• _REQUIRED WORK_: Set down, word for word, the stretch of lines from the one containing "From the perspective" to the end of the records below.

--*--

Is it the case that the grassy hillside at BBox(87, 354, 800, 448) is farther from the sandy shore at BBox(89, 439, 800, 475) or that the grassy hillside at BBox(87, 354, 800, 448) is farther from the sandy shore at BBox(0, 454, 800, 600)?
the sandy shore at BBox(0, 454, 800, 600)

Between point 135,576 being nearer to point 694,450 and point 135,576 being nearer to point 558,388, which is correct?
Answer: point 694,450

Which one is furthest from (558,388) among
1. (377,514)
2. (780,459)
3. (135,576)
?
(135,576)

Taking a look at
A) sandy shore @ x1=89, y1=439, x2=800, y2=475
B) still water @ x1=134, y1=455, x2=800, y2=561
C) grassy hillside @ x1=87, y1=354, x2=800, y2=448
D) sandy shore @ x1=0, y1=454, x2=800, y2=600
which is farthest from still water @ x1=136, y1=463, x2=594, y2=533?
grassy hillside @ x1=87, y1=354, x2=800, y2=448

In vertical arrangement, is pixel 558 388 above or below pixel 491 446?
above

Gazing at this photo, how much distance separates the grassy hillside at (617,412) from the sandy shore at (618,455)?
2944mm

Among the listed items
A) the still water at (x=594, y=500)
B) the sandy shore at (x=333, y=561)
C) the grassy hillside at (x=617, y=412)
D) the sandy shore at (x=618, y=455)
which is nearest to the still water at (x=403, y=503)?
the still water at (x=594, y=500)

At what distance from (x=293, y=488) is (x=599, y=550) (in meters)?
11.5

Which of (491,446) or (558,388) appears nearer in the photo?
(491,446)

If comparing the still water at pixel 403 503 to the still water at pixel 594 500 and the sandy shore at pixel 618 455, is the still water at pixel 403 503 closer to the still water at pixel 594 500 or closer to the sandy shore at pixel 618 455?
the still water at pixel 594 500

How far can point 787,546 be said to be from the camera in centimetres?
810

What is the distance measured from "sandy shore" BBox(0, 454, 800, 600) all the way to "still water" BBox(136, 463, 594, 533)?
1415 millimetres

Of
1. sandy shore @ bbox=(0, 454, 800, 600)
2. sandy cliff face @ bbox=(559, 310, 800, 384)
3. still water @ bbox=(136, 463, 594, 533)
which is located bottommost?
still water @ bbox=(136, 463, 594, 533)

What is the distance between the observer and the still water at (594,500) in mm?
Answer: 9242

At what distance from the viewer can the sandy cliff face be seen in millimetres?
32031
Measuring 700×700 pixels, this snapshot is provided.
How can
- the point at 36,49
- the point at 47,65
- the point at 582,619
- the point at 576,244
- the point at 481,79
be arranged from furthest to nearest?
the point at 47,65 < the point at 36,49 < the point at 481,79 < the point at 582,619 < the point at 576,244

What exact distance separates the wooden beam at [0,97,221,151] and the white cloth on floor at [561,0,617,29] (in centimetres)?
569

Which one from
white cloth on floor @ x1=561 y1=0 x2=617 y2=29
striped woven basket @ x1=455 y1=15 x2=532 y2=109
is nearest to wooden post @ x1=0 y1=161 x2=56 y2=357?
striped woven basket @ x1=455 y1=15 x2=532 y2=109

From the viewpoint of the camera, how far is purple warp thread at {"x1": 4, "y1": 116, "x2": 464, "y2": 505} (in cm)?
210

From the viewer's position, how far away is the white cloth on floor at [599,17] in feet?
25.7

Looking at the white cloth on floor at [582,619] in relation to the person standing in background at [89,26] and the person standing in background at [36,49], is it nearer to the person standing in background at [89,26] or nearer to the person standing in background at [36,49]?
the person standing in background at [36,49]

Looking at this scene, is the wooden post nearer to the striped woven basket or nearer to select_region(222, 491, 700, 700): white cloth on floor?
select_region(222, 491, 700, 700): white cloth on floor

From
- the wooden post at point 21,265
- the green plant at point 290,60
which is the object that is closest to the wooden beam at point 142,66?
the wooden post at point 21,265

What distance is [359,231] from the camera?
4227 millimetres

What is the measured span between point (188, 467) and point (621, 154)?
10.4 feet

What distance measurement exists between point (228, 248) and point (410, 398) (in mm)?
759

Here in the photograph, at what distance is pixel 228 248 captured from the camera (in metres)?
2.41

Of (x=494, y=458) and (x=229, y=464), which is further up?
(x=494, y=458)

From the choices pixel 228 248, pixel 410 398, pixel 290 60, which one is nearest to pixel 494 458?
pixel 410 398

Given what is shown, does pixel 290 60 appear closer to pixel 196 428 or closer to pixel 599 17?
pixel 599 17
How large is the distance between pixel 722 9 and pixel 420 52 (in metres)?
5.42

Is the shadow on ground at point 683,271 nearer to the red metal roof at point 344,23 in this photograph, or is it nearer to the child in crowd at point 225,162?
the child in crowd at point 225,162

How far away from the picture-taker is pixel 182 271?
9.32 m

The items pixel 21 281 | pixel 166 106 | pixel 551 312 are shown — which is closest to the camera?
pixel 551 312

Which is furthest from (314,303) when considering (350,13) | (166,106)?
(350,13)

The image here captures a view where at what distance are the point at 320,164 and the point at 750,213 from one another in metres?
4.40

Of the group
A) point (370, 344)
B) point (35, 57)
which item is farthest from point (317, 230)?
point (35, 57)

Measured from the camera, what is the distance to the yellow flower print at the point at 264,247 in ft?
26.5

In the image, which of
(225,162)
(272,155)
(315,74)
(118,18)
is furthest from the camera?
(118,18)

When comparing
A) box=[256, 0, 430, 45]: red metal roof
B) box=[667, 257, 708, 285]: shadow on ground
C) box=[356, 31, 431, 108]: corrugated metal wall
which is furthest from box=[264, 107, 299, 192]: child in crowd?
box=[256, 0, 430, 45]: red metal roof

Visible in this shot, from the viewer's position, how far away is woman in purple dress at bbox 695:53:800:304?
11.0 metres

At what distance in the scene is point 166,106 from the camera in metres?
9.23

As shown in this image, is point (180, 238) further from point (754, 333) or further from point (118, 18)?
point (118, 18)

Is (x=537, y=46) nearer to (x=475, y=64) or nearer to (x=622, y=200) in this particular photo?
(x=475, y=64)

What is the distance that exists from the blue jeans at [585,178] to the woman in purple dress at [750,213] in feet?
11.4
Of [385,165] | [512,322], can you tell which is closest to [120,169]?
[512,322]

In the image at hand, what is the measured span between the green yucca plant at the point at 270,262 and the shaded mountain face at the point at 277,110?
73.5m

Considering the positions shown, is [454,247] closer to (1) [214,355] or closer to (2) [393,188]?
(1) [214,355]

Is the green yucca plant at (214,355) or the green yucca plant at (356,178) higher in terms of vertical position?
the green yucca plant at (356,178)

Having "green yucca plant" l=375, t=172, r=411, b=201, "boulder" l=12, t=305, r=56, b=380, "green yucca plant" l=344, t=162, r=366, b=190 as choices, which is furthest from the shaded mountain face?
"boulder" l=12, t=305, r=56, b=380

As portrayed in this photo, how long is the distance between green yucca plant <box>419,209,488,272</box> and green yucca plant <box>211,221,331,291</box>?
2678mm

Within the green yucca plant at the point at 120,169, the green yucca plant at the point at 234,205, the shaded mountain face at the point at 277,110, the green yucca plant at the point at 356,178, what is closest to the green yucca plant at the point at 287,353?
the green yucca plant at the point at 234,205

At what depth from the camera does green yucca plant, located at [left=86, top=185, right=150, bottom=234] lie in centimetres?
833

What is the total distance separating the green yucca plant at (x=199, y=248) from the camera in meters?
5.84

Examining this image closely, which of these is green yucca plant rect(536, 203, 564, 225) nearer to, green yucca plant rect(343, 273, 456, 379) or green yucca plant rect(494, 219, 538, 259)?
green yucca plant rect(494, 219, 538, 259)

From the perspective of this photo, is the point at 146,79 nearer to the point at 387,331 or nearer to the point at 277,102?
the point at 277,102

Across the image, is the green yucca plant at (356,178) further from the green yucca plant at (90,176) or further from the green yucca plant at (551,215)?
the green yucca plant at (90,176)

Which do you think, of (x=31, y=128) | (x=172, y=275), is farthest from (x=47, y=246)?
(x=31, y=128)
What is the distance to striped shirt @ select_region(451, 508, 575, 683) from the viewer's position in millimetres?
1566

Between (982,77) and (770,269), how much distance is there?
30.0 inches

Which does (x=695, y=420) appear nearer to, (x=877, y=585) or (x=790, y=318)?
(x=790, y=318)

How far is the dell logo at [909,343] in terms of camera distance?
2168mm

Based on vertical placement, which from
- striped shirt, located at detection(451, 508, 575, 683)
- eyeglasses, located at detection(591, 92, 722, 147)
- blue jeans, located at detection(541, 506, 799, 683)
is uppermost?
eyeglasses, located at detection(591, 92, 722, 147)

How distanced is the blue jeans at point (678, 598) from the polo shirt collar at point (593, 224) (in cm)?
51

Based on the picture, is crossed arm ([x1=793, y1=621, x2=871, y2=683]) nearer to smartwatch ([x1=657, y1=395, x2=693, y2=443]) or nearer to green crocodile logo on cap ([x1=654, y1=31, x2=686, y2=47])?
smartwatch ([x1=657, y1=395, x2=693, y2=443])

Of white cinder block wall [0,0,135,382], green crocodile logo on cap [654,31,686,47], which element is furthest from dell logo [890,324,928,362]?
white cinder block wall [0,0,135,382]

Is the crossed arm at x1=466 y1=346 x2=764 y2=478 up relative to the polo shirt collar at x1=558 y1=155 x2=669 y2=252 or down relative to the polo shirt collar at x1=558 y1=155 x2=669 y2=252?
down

--*--

• _RESPONSE_:
From the perspective of this photo, is the point at 146,79 nearer to the point at 387,331 or nearer to the point at 277,102?
the point at 277,102

Across the image, is the green yucca plant at (356,178) further from the green yucca plant at (90,176) or further from the green yucca plant at (551,215)?
the green yucca plant at (90,176)

Which do you think, of (x=31, y=128) | (x=172, y=275), is farthest from (x=47, y=246)?
(x=31, y=128)
What is the distance to striped shirt @ select_region(451, 508, 575, 683) from the viewer's position in millimetres?
1566

Between (982,77) and (770,269), how much distance is there?
30.0 inches

Which does (x=695, y=420) appear nearer to, (x=877, y=585) or (x=790, y=318)?
(x=790, y=318)

How far is the dell logo at [909,343] in terms of camera distance?
2168mm

Based on vertical placement, which from
- striped shirt, located at detection(451, 508, 575, 683)
- eyeglasses, located at detection(591, 92, 722, 147)
- blue jeans, located at detection(541, 506, 799, 683)
is uppermost?
eyeglasses, located at detection(591, 92, 722, 147)

How distanced is the blue jeans at point (678, 598) from the polo shirt collar at point (593, 224) (in cm)?
51

Based on the picture, is crossed arm ([x1=793, y1=621, x2=871, y2=683]) nearer to smartwatch ([x1=657, y1=395, x2=693, y2=443]) or nearer to green crocodile logo on cap ([x1=654, y1=31, x2=686, y2=47])?
smartwatch ([x1=657, y1=395, x2=693, y2=443])

Of white cinder block wall [0,0,135,382], green crocodile logo on cap [654,31,686,47], which element is furthest from dell logo [890,324,928,362]?
white cinder block wall [0,0,135,382]

Is the crossed arm at x1=466 y1=346 x2=764 y2=478 up relative to the polo shirt collar at x1=558 y1=155 x2=669 y2=252 or down relative to the polo shirt collar at x1=558 y1=155 x2=669 y2=252?
down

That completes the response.